Au plan sécuritaire, il s’est rendu à Lubumbashi, Goma et Kisangani pour palper du doigt les réalités du terrain et prendre la mesure du danger que représentent les groupes armés et les forces négatives tels que les ADF. Il est clair que le chantier, dans ce domaine, est vaste mais les raisons d’espérer sont bien tangibles. Les mouvements de reddition observés dans le chef de plusieurs groupes armés, actifs à l'est, sont de bons augures en attendant les profondes réformes annoncées au niveau des FARDC.

Une diplomatie agissante

Le secteur le mieux capé dans le programme d’urgence de cent jours de Félix Tshisekedi reste incontestablement la diplomatie. Là-dessus, il y a lieu de noter l’offensive diplomatique engagée tout au début de son quinquennat avec des déplacements vers les Etats voisins, tels que l’Angola, le Rwanda et le Congo Brazzaville. Il s’est agi de rassurer ses pairs et de réchauffer, par une coopération bilatérale agissante, des relations longtemps en berne. Avec le Rwanda, par exemple, il faut saluer l’accord signé le 20 mars par la compagnie nationale aérienne rwandaise pour ouvrir une ligne directe entre Kigali et Kinshasa. Le vol inaugural de Rwandair a eu lieu le 17 avril dernier. Aux Etats-Unis, l’un de ses voyages-clés, Félix Tshisekedi aura mis au-devant les intérêts de son pays en évoquant les possibilités de coopération et d’investissements. Il en a eu gain de cause au regard de l’intérêt manifesté par les milieux d’affaires américains.
=-=-=-=-=
◆ CONSIGNE: D'après l'extrait choisi, quel jour a eu lieu le vol inaugural de Rwandair ?

◆ DONNÉES ENREGISTRÉES:
=-=-=-=-=
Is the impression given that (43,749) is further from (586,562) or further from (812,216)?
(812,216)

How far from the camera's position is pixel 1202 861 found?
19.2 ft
=-=-=-=-=
◆ BONNE RÉPONSE: Le 17 avril.